# Old Bow Eye Snapped..



## libertyfish (Aug 13, 2012)

Hey Guys, I am new to this forum and thought my first post would be of an issue I had yesterday when pulling my 84 Smoker Craft out of the Reservior... I was cranking her up and the Bow Eye snapped right off. The boat is older, and I thought it'd still be simple to find a replacement, but no such luck so far!
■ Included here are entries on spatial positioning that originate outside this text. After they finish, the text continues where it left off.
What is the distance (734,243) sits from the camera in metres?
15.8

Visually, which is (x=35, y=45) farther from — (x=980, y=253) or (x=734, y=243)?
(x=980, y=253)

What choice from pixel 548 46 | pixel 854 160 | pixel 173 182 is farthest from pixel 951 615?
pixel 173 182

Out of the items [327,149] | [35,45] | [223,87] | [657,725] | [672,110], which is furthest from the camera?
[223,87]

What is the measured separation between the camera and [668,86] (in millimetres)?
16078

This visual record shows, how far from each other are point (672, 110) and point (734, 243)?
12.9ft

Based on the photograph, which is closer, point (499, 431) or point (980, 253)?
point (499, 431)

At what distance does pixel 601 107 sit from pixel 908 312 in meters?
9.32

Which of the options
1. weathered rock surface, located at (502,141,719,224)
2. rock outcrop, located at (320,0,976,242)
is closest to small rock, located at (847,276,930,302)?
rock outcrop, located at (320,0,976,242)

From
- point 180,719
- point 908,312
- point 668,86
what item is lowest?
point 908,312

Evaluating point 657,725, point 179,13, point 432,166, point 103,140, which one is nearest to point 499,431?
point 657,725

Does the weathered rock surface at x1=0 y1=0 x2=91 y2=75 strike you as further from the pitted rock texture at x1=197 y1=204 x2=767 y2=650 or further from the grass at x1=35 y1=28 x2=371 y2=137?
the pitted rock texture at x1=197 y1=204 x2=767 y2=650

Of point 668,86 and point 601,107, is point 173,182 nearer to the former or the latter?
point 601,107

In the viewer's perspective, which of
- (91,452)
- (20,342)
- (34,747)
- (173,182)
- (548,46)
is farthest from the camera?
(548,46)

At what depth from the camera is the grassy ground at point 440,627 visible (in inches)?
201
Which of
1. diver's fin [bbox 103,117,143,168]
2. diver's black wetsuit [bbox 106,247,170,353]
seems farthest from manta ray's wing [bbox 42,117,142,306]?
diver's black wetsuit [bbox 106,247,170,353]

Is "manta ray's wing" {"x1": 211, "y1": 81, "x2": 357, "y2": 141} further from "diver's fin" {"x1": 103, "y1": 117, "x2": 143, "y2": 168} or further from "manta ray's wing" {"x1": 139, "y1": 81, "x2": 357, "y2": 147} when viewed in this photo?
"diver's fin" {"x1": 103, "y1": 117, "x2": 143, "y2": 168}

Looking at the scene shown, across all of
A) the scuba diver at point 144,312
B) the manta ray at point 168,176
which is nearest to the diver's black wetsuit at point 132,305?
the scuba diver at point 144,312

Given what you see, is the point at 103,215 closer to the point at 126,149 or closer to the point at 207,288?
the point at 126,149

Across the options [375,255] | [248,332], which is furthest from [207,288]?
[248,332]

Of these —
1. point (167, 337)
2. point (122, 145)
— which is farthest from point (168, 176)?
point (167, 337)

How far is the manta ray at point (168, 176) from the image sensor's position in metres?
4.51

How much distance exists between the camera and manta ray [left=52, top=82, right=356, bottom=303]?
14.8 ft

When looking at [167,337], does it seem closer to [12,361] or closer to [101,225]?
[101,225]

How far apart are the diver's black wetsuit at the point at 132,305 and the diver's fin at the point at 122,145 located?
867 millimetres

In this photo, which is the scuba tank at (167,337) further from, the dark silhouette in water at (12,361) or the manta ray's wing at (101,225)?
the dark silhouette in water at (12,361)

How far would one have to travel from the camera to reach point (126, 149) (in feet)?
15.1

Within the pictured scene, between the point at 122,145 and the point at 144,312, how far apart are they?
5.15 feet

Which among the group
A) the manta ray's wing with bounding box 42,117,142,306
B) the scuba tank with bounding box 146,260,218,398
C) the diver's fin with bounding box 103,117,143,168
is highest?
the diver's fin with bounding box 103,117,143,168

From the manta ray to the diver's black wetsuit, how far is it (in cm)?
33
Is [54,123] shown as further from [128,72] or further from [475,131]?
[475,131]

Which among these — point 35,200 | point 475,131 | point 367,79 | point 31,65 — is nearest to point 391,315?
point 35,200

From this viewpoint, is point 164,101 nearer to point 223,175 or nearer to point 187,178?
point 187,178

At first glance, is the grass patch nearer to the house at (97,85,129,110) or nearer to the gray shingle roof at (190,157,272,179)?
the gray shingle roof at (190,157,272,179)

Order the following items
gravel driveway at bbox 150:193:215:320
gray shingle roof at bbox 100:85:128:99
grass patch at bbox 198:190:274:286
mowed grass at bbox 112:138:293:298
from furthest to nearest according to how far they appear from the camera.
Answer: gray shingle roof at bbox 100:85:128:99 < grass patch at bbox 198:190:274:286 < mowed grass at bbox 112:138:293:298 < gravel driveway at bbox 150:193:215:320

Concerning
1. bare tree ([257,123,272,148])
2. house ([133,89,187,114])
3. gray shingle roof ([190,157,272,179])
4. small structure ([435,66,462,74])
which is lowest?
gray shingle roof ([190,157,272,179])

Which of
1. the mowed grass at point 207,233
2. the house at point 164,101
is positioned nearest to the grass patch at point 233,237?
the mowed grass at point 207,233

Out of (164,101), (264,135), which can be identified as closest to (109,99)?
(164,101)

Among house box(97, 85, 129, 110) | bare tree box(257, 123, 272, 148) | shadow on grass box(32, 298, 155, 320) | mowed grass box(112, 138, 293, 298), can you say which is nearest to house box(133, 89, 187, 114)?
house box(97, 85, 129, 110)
Does anyone know where I should look to find one of these for my boat?? I can't seem to find the V-shaped style that was originally on there anywhere I look.. alll I can find are the 2-bolt style, and mine has 4. Frustrating since she's sitting crooked on the trailer and I know it's gotta be a cheap part!

Any help would he greatly appreciated!!


----------



## J.P. (Aug 13, 2012)

welcome to tinboats!

looks like it's made from cast iron or aluminum, those are brittle. i don't know where you could buy an original nor would i recommend it since it's brittle (i know, i know, the original lasted for many years, but it would suck if it breaks again many years from now.....). 
i think you should replace it with stainless steel. it appears to be an easy fab job using SS angle with the eye welded along the corner, drill 4 holes and bolt it on ( i won't trust a rivet for this purpose)...
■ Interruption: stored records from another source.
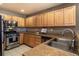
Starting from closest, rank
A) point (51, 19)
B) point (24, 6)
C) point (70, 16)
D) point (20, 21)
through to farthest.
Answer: point (24, 6)
point (20, 21)
point (70, 16)
point (51, 19)

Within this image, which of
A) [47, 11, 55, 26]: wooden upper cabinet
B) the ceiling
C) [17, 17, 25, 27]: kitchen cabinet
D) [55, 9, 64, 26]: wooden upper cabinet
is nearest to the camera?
the ceiling

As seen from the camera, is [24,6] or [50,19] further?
[50,19]

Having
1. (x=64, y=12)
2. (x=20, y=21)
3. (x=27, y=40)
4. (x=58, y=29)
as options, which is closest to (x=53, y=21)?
(x=58, y=29)

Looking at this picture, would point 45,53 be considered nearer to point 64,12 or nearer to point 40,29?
point 64,12

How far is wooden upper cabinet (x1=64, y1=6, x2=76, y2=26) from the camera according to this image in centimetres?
176

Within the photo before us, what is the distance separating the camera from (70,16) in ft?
6.01

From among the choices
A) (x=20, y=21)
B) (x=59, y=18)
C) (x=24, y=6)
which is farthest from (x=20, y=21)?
(x=59, y=18)

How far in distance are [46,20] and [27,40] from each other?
854mm

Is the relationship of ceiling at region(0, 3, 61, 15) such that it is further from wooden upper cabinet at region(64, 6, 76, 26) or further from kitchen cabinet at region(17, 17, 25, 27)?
wooden upper cabinet at region(64, 6, 76, 26)

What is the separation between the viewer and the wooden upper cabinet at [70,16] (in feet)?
5.78

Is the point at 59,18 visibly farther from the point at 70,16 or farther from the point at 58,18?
the point at 70,16

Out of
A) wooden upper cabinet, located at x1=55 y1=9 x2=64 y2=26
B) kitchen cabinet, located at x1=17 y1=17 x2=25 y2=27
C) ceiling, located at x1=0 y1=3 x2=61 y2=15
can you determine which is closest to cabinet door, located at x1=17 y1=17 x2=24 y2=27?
kitchen cabinet, located at x1=17 y1=17 x2=25 y2=27

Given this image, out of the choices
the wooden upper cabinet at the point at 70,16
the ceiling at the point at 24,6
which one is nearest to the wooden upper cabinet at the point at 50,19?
the wooden upper cabinet at the point at 70,16

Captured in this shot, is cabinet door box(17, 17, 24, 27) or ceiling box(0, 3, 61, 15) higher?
ceiling box(0, 3, 61, 15)
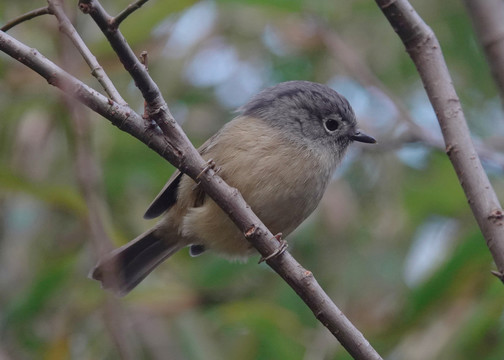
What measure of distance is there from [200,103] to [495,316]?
2719 millimetres

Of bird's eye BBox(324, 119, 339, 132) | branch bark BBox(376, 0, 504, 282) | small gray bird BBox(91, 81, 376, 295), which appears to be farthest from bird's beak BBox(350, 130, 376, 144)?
branch bark BBox(376, 0, 504, 282)

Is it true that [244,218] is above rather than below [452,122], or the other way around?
above

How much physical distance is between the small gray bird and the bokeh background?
0.26m

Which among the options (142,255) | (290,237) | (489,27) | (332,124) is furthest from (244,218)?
(290,237)

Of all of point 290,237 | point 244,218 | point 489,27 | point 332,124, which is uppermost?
point 489,27

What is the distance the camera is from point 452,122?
2.66m

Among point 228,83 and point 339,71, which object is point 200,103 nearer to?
point 228,83

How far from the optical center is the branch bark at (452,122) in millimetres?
2449

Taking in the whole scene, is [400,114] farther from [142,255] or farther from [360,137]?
[142,255]

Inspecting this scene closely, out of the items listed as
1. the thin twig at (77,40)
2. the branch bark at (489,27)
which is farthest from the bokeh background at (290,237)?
the branch bark at (489,27)

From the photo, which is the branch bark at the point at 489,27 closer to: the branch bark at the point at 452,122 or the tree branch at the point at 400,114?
the branch bark at the point at 452,122

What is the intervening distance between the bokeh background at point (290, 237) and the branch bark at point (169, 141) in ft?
2.02

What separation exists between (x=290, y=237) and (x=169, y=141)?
266 centimetres

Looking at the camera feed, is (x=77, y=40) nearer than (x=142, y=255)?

the simplest option is to drill 2 holes for a U-bolt, and patch up the old rivet holes....


----------



## sawmill (Aug 14, 2012)

I would leave the old eye on the boat and saw the eye off this bracket. You can get a crome U bolt at a boat supply and use this by drilling new holes thru the old bracket and thru the boat to mount the new eye. Much easier than riveting one to the boat.


----------



## BillG (Aug 22, 2012)

I had to make this exact repair on my 18' sylvan.

Drill the rivets out and patch the holes. I used stainless steel pan head bolts and sealed them over with water weld. 
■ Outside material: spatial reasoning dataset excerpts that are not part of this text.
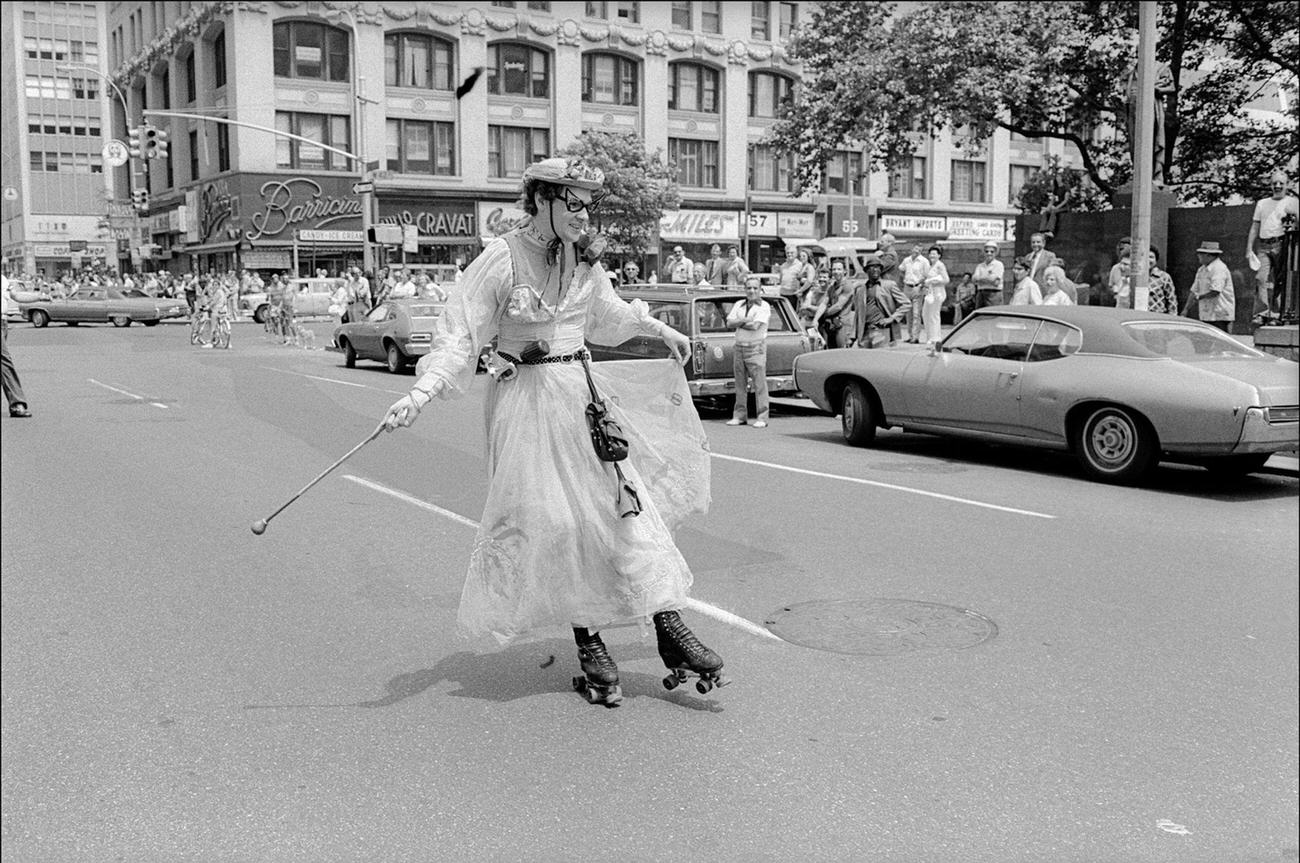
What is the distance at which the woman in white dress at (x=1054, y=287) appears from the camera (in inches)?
650

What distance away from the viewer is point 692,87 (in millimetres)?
56344

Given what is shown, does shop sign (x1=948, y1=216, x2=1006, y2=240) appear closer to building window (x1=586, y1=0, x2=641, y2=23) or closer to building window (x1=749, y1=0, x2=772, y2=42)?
building window (x1=749, y1=0, x2=772, y2=42)

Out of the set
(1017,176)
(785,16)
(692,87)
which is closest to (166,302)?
(692,87)

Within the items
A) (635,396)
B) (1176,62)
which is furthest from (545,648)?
(1176,62)

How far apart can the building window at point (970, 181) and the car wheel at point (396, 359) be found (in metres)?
49.3

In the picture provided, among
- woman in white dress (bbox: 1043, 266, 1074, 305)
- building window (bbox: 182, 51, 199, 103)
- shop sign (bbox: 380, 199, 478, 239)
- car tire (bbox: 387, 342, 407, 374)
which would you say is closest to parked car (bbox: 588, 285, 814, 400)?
woman in white dress (bbox: 1043, 266, 1074, 305)

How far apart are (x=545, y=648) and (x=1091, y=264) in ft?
63.0

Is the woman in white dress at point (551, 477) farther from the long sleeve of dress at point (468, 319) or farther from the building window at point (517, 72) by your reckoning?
the building window at point (517, 72)

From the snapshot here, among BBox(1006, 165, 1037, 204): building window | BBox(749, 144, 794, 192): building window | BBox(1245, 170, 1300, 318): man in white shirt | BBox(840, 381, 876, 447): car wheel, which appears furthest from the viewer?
BBox(1006, 165, 1037, 204): building window

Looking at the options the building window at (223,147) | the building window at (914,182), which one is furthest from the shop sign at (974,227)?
the building window at (223,147)

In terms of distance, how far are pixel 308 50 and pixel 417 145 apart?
5664mm

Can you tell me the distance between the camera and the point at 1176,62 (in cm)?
2442

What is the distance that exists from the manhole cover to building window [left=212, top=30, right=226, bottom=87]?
52.1 metres

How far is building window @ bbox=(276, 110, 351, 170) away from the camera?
168ft
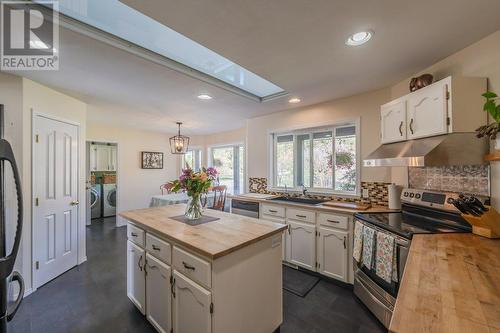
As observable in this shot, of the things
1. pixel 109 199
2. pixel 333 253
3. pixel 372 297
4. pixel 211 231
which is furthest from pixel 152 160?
pixel 372 297

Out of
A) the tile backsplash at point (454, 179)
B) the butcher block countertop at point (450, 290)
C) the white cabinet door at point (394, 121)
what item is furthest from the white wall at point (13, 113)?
the tile backsplash at point (454, 179)

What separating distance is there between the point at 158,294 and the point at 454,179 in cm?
276

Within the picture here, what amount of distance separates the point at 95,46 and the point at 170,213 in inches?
64.6

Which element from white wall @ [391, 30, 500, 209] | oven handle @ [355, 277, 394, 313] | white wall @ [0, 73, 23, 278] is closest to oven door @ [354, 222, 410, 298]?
oven handle @ [355, 277, 394, 313]

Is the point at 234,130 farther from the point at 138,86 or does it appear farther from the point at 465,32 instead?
the point at 465,32

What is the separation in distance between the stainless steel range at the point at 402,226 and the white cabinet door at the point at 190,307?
4.96 ft

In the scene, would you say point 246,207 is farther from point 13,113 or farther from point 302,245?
point 13,113

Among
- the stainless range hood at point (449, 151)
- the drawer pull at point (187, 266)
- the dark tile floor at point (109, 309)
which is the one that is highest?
the stainless range hood at point (449, 151)

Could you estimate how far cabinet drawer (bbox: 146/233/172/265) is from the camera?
1613mm

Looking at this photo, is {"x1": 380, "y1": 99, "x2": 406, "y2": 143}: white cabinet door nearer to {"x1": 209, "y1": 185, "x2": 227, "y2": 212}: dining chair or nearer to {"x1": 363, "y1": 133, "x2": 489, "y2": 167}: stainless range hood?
{"x1": 363, "y1": 133, "x2": 489, "y2": 167}: stainless range hood

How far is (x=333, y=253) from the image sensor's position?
2506 millimetres

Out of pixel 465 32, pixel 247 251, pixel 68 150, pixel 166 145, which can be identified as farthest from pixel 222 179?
pixel 465 32

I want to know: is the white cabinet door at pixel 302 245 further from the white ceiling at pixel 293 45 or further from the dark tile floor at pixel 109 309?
the white ceiling at pixel 293 45

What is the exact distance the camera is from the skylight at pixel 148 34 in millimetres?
1383
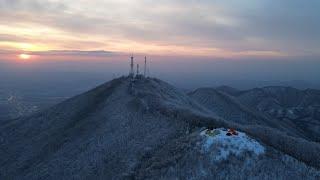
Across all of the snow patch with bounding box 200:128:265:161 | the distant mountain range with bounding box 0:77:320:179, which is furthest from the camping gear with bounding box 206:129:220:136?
the snow patch with bounding box 200:128:265:161

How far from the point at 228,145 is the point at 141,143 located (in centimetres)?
1574

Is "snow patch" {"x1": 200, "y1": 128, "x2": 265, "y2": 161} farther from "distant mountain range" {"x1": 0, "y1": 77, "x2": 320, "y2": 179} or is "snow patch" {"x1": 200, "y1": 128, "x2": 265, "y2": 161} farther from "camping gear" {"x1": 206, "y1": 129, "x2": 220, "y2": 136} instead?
"camping gear" {"x1": 206, "y1": 129, "x2": 220, "y2": 136}

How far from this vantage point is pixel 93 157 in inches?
2312

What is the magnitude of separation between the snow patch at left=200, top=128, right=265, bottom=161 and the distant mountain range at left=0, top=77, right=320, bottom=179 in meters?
0.09

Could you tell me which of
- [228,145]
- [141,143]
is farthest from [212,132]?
[141,143]

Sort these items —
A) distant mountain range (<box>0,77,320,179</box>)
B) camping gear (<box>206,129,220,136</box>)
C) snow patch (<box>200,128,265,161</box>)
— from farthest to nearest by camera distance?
camping gear (<box>206,129,220,136</box>) < snow patch (<box>200,128,265,161</box>) < distant mountain range (<box>0,77,320,179</box>)

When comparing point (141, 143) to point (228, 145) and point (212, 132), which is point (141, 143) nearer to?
point (212, 132)

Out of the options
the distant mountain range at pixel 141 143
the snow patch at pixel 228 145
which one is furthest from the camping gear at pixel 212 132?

Get a 3/8" by 2" or whatever size stainless steel u-bolt you want to use. Hold the u-bolt on the center of the V and mark where you need to drill. Drill two 3/8" holes and insert u-bolt. I added about ten washers to each stud and bolted. It is a good idea to add some sort of backer to prevent eye from pulling thru. I also sealed around bow eye with the water weld.

I cranked the boat about 12" on the bunks out of water and it held fine. This is on an 18' deep v aluminum open bow with a 125 hp motor and 12 gal. gas.


----------